Tschopp J M, Gabathuler J, Righetti A, Junod A F
Eur J Respir Dis. 1985 Nov;67(5):351-9.
The acute effects of terbutaline (T) and breathing 100% O2 (O2) on gas exchange, pulmonary hemodynamics and radionuclide angiography were evaluated in 15 patients with severe chronic obstructive pulmonary disease (COPD). O2 breathing resulted in a decrease in mean pulmonary artery pressure (PAP) and cardiac index (CI) without changing pulmonary vascular resistance index (PVRI) or right and left ventricular ejection fractions (RVEF, LVEF). On the other hand, T administration was followed by a decrease in PVRI, an increase in CI, RVEF and LVEF. These effects of T were maintained during exercise. Although RVEF was inversely correlated with basal levels of PAP or PVRI, acute changes in pulmonary hemodynamics were not correlated with significant changes in RVEF. These results suggest that T may be useful in the treatment of patients with COPD prone to develop cor pulmonale. However, the long-term benefit of this treatment remains to be established.
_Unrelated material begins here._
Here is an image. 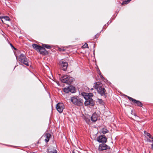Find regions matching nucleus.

对15例重度慢性阻塞性肺疾病(COPD)患者评估了特布他林(T)和吸入100%氧气(O₂)对气体交换、肺血流动力学和放射性核素血管造影的急性影响。吸入O₂导致平均肺动脉压(PAP)和心指数(CI)降低,而肺血管阻力指数(PVRI)以及左右心室射血分数(RVEF、LVEF)未发生改变。另一方面,给予T后PVRI降低,CI、RVEF和LVEF升高。运动期间T的这些作用持续存在。虽然RVEF与PAP或PVRI的基础水平呈负相关,但肺血流动力学的急性变化与RVEF的显著变化无关。这些结果表明,T可能对易于发生肺心病的COPD患者的治疗有用。然而,这种治疗的长期益处仍有待确定。